Convenzione - art. 9
Articolo 9. 1. La convenzione e' aperta alla firma per una durata indeterminata. 2. Ciascun membro dell'Organizzazione delle Nazioni Unite, di una delle istituzioni specializzate, o dell'Agenzia internazionale per l'energia atomica, od ogni Parte allo statuto della Corte internazionale di giustizia, potra' divenire Parte contraente alla presente convenzione mediante: a) firma senza riserva di ratifica; b) firma con riserva di ratifica, seguita dalla ratifica; c) adesione. 3. La ratifica o l'adesione avverranno mediante il deposito di uno strumento di ratifica o di adesione presso il direttore generale dell'Organizzazione delle Nazioni Unite per l'educazione, la scienza e la cultura (qui di seguito denominato il "depositario").
Convenzione - art. 10
Articolo 10. 1. La convenzione entrera' in vigore quattro mesi dopo che sette Stati saranno divenuti Parti contraenti alla convenzione, in conformita' alle disposizioni del paragrafo 2 dell'articolo 9. 2. Successivamente, la convenzione entrera' in vigore, per ognuna delle Parti contraenti, quattro mesi dopo la data della sua firma, senza riserva di ratifica, o dal deposito del suo strumento di ratifica o di adesione.
Convenzione - art. 11
Articolo 11. 1. La convenzione rimarra' in vigore per una durata indeterminata. 2. Ogni Parte contraente potra' denunciare la convenzione dopo un periodo di cinque anni successivo alla data alla quale essa e' entrata in vigore per detta Parte, inviandone notifica per iscritto al depositario.

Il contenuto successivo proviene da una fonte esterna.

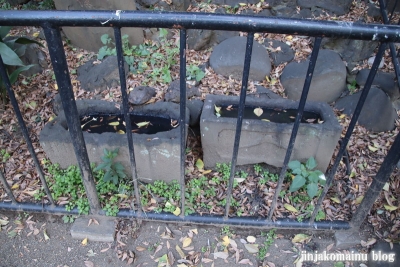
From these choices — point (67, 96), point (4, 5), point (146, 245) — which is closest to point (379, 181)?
point (146, 245)

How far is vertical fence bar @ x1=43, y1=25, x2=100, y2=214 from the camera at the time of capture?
5.15 ft

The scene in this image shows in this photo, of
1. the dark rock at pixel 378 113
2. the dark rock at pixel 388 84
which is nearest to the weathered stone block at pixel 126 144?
the dark rock at pixel 378 113

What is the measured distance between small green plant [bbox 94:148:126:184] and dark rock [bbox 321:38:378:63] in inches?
117

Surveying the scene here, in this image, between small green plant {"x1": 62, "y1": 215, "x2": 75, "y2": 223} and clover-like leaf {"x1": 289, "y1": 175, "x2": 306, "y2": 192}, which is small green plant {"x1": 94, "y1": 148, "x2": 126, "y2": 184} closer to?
small green plant {"x1": 62, "y1": 215, "x2": 75, "y2": 223}

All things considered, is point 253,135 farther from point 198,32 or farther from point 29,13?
point 198,32

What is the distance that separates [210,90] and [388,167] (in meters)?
2.18

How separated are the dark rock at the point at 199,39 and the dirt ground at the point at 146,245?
2.52 metres

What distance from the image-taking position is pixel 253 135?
2.68m

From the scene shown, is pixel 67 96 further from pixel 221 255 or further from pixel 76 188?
pixel 221 255

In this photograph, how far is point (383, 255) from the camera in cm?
→ 219

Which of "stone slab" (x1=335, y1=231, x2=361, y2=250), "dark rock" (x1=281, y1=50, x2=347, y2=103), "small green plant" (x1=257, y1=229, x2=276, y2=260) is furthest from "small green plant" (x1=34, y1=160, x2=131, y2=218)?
"dark rock" (x1=281, y1=50, x2=347, y2=103)

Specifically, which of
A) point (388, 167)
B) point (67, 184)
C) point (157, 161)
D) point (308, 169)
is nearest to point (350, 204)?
point (308, 169)

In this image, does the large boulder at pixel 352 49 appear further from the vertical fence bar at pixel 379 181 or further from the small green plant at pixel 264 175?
the vertical fence bar at pixel 379 181

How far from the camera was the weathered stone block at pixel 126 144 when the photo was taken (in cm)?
251
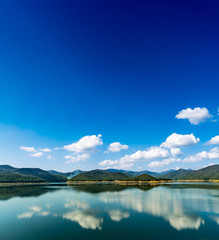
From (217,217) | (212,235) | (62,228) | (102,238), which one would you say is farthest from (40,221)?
(217,217)

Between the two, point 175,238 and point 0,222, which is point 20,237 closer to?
point 0,222

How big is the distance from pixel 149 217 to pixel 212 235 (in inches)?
604

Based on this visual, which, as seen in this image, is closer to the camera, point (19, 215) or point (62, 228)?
point (62, 228)

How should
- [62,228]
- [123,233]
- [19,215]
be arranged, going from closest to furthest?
1. [123,233]
2. [62,228]
3. [19,215]

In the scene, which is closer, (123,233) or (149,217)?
(123,233)

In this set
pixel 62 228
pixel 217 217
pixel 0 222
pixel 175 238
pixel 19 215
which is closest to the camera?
pixel 175 238

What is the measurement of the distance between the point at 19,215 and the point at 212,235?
45.7 m

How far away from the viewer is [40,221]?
1531 inches

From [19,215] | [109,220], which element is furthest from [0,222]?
[109,220]

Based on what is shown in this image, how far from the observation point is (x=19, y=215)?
44.8m

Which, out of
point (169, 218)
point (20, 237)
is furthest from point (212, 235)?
point (20, 237)

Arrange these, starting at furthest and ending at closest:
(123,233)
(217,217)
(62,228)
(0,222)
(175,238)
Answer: (217,217)
(0,222)
(62,228)
(123,233)
(175,238)

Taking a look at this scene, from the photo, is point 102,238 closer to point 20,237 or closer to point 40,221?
point 20,237

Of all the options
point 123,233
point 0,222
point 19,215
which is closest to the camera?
point 123,233
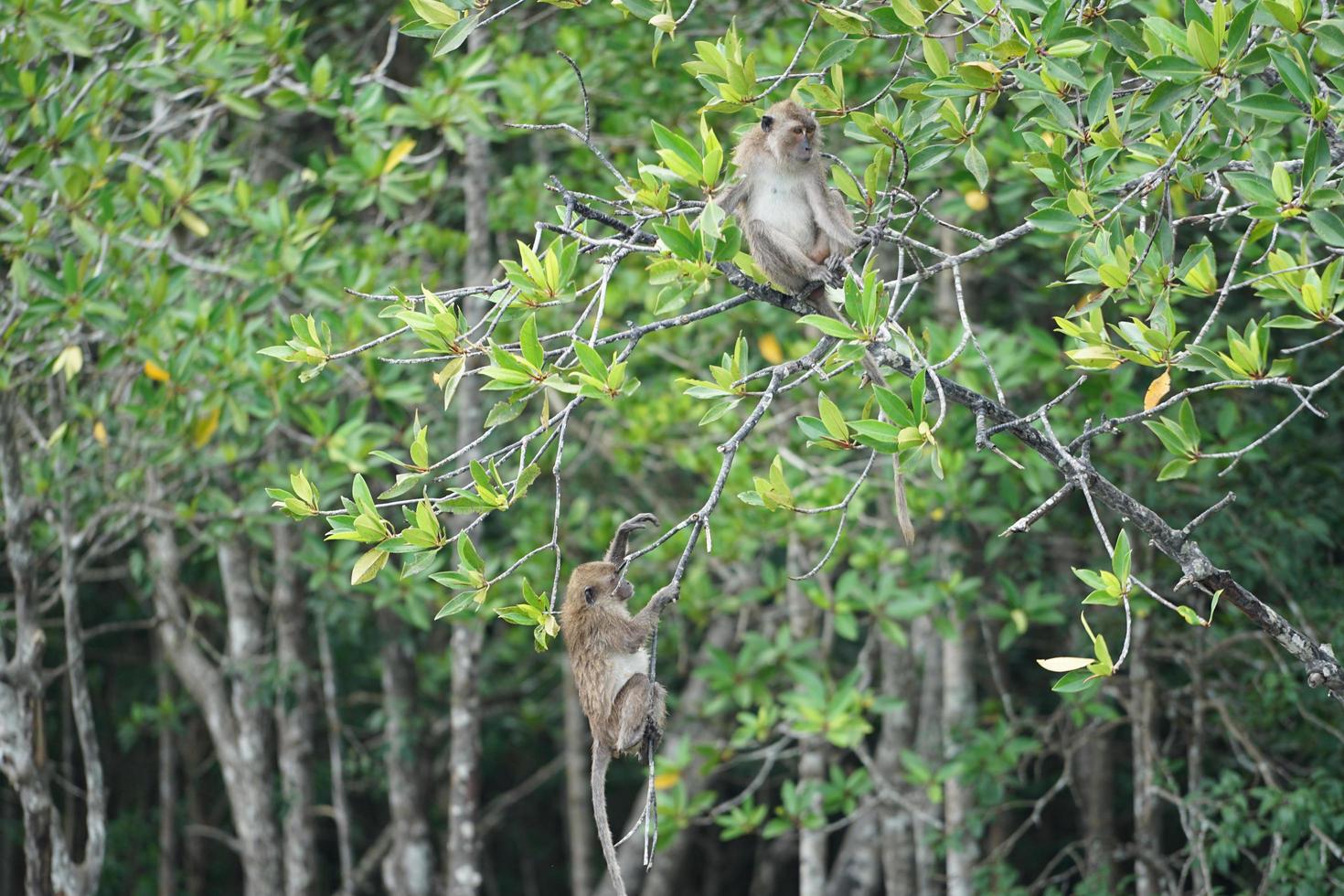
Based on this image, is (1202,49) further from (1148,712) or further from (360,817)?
(360,817)

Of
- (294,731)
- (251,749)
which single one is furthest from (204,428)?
(294,731)

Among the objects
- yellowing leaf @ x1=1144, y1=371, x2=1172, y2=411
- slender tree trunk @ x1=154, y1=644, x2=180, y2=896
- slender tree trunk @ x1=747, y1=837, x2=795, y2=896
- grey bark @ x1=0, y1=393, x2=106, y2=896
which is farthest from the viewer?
slender tree trunk @ x1=747, y1=837, x2=795, y2=896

La denuncia avra' effetto quattro mesi dopo il giorno in cui la notifica sara' stata ricevuta dal depositario.
Convenzione - art. 12
Articolo 12. 1. Il depositario informera' al piu' presto tutti gli Stati firmatari della convenzione o che vi abbiano aderito: a) delle firme della convenzione; b) dei depositi degli strumenti di ratifica della convenzione; c) dei depositi degli strumenti di adesione alla convenzione; d) della data di entrata in vigore della convenzione; e) delle notifiche di denuncia della convenzione. 2. Quando la Convenzione sara' entrata in vigore, il depositario la fara' registrare presso il segretariato delle Nazioni Unite conformemente all'art. 102 dello statuto. IN FEDE DI CHE i sottoscritti, a tal fine debitamente delegati, hanno firmato la presente convenzione. FATTO a Ramsar il 2 febbraio 1971, in un solo esemplare originale in lingua inglese, francese, tedesca e russa; il testo inglese servira' da riferimento in caso di divergenze d'interpretazione, ed un esemplare sara' affidato al depositario il quale ne rilascera' copie autenticate conformi a tutte le parti contraenti.